Extrembeispiel: Patrick ist mit seinem Klassierungswert von C=2 an der unteren Grenze der Spielklasse R7 klassiert. Während den beiden Klassierungsperioden spielt er durchzogen – mal gewinnt er, mal verliert er. Als die neue Klassierung erscheint, hat er zwar einen Klassierungswert von C=2.1, rutscht mit diesem jedoch runter in die Spielklasse R8. Dies weil einige unter ihm klassierte Spieler so stark gespielt haben, dass sie ihn in der Rangliste überholen. Und weil das R7-Kontingent vor ihm aufgebraucht wurde, rutscht er trotz höherem Klassierungswert als zuvor in die tiefere Spielklasse ab. 


Streichresultate 
Einen Einfluss auf die Klassierung haben auch die Streichresultate. Bei jedem Spieler und jeder Spielerin wird jeweils pro sechs gespielte Partien, eine Niederlage gegen den Gegner, mit dem tiefsten Wettkampfwert nicht gewertet, d.h. gestrichen. Maximal werden jedoch vier Niederlagen gestrichen. Jemand der viele Matches bestreitet, kann so seltene Ausrutscher gegen Gegner mit tiefen Wettkampfwerten kompensieren. 


w.o-Partien
Es gibt zwei Arten von Partien, welche als w.o gewertet werden. Einerseits Partien, welche aufgenommen wurde, ein Spieler im Laufe des Spiels jedoch aufgeben muss. In einem solchen Fall gilt die Aufgabe als normale Niederlage und wird auch dementsprechend in der Berechnung berücksichtigt. Andererseits gibt es w.o-Partien, welche gar nicht erst aufgenommen wurden, weil ein Spieler nicht antritt.

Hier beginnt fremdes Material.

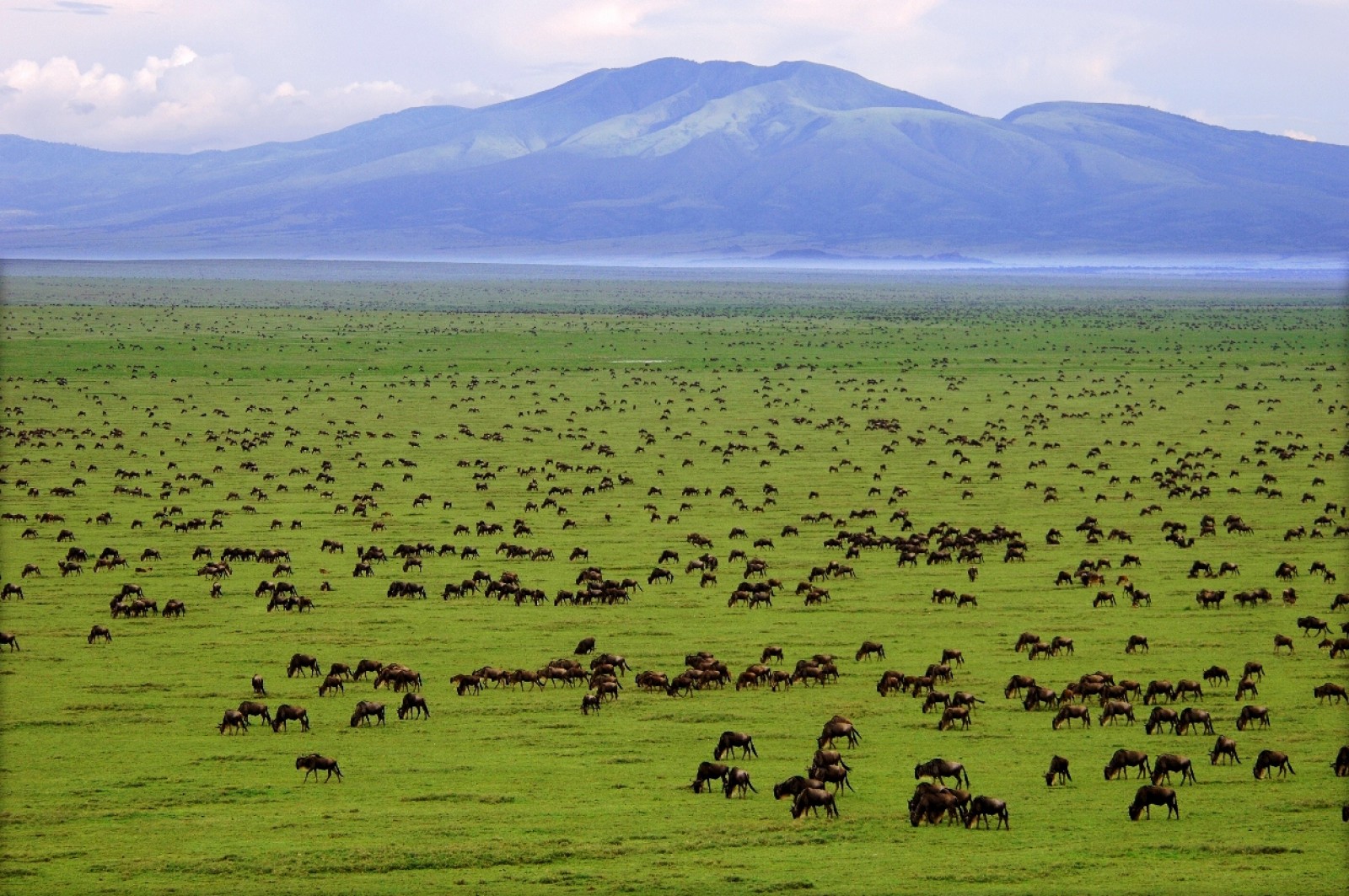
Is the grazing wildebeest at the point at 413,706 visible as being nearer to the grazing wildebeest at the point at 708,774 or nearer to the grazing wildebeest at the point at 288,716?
the grazing wildebeest at the point at 288,716

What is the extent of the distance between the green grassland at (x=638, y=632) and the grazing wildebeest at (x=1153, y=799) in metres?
0.28

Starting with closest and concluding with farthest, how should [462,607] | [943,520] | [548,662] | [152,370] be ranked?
[548,662], [462,607], [943,520], [152,370]

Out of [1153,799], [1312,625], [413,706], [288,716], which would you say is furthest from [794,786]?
[1312,625]

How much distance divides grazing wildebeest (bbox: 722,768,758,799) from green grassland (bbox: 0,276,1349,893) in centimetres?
24

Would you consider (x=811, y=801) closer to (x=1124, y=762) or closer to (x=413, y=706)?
(x=1124, y=762)

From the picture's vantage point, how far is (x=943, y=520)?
44.6m

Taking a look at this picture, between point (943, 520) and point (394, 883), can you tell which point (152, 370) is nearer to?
point (943, 520)

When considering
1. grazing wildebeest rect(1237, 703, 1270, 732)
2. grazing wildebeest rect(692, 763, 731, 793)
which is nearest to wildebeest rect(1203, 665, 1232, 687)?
grazing wildebeest rect(1237, 703, 1270, 732)

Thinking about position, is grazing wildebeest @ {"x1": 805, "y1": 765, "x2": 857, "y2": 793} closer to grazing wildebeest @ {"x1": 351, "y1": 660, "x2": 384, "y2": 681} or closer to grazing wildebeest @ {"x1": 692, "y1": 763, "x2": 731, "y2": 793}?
grazing wildebeest @ {"x1": 692, "y1": 763, "x2": 731, "y2": 793}

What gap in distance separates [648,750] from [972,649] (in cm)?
844

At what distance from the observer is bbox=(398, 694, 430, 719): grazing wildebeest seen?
24375 mm

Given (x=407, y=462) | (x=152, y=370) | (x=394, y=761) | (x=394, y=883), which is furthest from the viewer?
(x=152, y=370)

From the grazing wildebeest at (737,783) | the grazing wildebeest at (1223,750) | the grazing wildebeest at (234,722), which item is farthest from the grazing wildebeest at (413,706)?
the grazing wildebeest at (1223,750)

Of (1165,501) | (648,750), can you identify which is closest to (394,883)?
(648,750)
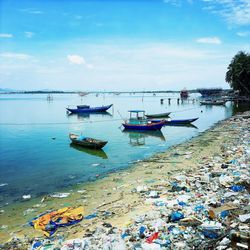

Die Partie wird 0:0 gewertet. Dies hat keinen Einfluss auf den Spieler, so lange dies weniger als vier Mal innerhalb von zwei Klassierungsperioden eintrifft. Trifft dies innerhalb von zwei Klassierungsperioden öfter auf, so werden dem Spieler vom neu errechneten Klassierungswert 0.3 Punkte abgezogen.